In ctgrubb/lemur.pack: Package for Team Lemur functional codebase

knitr::opts_chunk$set(
  collapse = TRUE,
  comment = "#>",
  eval = TRUE
)

quick_eval <- FALSE

library(MASS)
library(mvtnorm)
library(latex2exp)

Donsker's Theorem

Let $F_n$ be the empirical distribution function of i.i.d. random variables $X_1, X_2, X_3,...$ with distribution function $F$. Define the centered and scaled version of $F_n$ by

[ G_n(x) = \sqrt{n}(F_n(x) - F(x)) (#eq:donskerseq) ]

indexed by $x \in \mathbb{R}$. From the classical central limit theorem for fixed $x$, we know the random variable $G_n(x)$ converges in distribution to a Gaussian random variable with mean zero and variance $F(x)(1 - F(x))$ as the sample size $n$ grows. Donsker's theorem adds to this, and shows that $G_n(x)$ converges in distribution to a Gaussian Process with mean zero and covariance $K(G(s), G(t))$ given by

[ K(G(s), G(t)) = E[G(s)G(t)] = min{F(s), F(t)} - F(s)F(t) (#eq:donskerkernel) ]

Continuous Example

Let $x \sim N(0, 1)$.

First, lets look at some potential CDFs from sampling $X_n$ with $n = 1000$.

N <- 50
n <- 1000
storage <- matrix(rnorm(N * n), nrow = N, ncol = n)

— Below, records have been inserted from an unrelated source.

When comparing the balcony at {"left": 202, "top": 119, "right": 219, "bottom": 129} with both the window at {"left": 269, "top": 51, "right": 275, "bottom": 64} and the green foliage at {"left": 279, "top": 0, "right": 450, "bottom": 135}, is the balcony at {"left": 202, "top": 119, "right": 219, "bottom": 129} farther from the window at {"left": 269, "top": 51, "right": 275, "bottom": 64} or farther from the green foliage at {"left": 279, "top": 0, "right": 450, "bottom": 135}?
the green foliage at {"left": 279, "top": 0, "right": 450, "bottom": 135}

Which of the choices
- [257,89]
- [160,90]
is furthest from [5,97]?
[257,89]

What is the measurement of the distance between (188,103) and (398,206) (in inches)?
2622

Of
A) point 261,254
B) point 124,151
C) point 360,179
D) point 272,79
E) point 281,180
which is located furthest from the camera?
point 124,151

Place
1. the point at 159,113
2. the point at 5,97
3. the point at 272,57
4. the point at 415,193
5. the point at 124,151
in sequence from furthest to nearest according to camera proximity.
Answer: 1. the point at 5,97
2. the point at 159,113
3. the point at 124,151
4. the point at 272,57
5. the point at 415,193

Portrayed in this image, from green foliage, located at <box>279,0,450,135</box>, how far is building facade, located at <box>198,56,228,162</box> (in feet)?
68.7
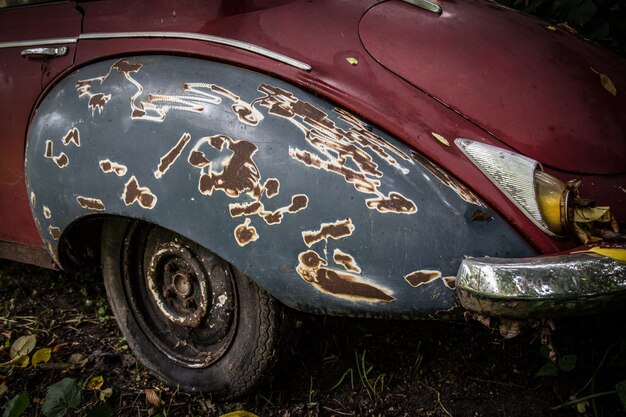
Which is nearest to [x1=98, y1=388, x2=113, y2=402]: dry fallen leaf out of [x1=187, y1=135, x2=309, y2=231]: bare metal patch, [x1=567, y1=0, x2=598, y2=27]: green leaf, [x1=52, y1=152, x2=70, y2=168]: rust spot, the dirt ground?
the dirt ground

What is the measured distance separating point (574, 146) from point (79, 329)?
2.01 m

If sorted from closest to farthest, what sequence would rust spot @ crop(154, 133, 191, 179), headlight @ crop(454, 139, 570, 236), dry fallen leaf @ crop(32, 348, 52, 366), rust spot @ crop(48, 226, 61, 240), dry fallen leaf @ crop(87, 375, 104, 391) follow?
1. headlight @ crop(454, 139, 570, 236)
2. rust spot @ crop(154, 133, 191, 179)
3. rust spot @ crop(48, 226, 61, 240)
4. dry fallen leaf @ crop(87, 375, 104, 391)
5. dry fallen leaf @ crop(32, 348, 52, 366)

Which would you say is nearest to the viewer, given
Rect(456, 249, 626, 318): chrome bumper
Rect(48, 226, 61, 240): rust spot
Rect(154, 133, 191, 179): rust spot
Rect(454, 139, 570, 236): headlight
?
Rect(456, 249, 626, 318): chrome bumper

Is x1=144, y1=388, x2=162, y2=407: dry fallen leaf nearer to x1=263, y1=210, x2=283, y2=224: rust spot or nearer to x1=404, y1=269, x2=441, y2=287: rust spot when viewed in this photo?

colors <- sample(colors()[-1], N)
plot(NA, NA, xlim = c(-3, 3), ylim = c(-0.05, 1.05), xlab = "x", ylab = "F(x)")
for(i in 1:N) {
  lines(sort(storage[i, ]), (1:n) / n, type = "s", col = colors[i])
}

Next, lets transform these $F_n(x)$, using Donsker's theorem.

storage2 <- matrix(NA, nrow = N, ncol = n)

for(i in 1:N) {
  storage2[i, ] <- sqrt(n) * (sapply(storage[i, ], function(x) sum(storage[i, ] <= x)) / n - 
                                pnorm(storage[i, ]))
}

And now we can visualize them.

plot(NA, NA, xlim = c(-3, 3), ylim = c(-1.5, 1.5), xlab = "x", ylab = TeX("$\\sqrt{n}(F_n(x) - F(x))$"))
for(i in 42:42) {
  ord <- order(storage[i, ])
  lines(storage[i, ord], storage2[i, ord], type = "l", col = colors[i])
}

Extracting densities.

covMat <- function(p){
  outer(p, p, FUN = "pmin") - outer(p, p)
}

denStore <- rep(NA, N)

for(i in 1:N) {
  ord <- order(storage[i, ])
  K <- covMat(pnorm(storage[i, ord]))[-n, -n]

  test <- rmvnorm(1, sigma = K)
  dmvnorm(test, sigma = K, log = TRUE)

  denStore[i] <- dmvnorm(sqrt(n) * (sapply(storage[i, ord], function(x) sum(storage[i, ] <= x)) / n - pnorm(storage[i, ord]))[-n], sigma = K, log = TRUE)
}

denStore

Discrete Example

Let $x \sim Unif({1, 2, 3, \dots, 100})$.

First, lets look at some potential CDFs from sampling $X_n$ with $n = 1000$.

N <- 10
n <- 1000
storage <- matrix(sample(1:100, N * n, replace = TRUE), nrow = N, ncol = n)

plot(NA, NA, xlim = c(0, 101), ylim = c(-0.05, 1.05), xlab = "x", ylab = "F(x)")
for(i in 1:N) {
  FX <- sapply(1:100, function(x) sum(storage[i, ] <= x)) / n
  lines(1:100, FX, type = "s", col = colors[i])
}

Next, lets transform these $F_n(x)$, using Donsker's theorem.

storage2 <- matrix(NA, nrow = N, ncol = 100)

for(i in 1:N) {
  storage2[i, ] <- sqrt(n) * (sapply(1:100, function(x) sum(storage[i, ] <= x) / n - x / 100))
}

And now we can visualize them.

plot(NA, NA, xlim = c(0, 101), ylim = c(-1.5, 1.5), xlab = "x", ylab = TeX("$\\sqrt{n}(F_n(x) - F(x))$"))
for(i in 1:N) {
  lines(1:100, storage2[i, ], type = "l", col = colors[i])
}

Extracting densities.

covMat <- function(p){
  outer(p, p, FUN = "pmin") - outer(p, p)
}

denStore <- rep(NA, N)

for(i in 1:N) {
  K <- covMat(1:100 / 100)[-100, -100]

  # test <- rmvnorm(1, mean = rep(0, 99), sigma = K[-100, -100])
  # dmvnorm(test, sigma = K[-100, -100])

  denStore[i] <- dmvnorm(storage2[i, -100], sigma = K)
}

denStore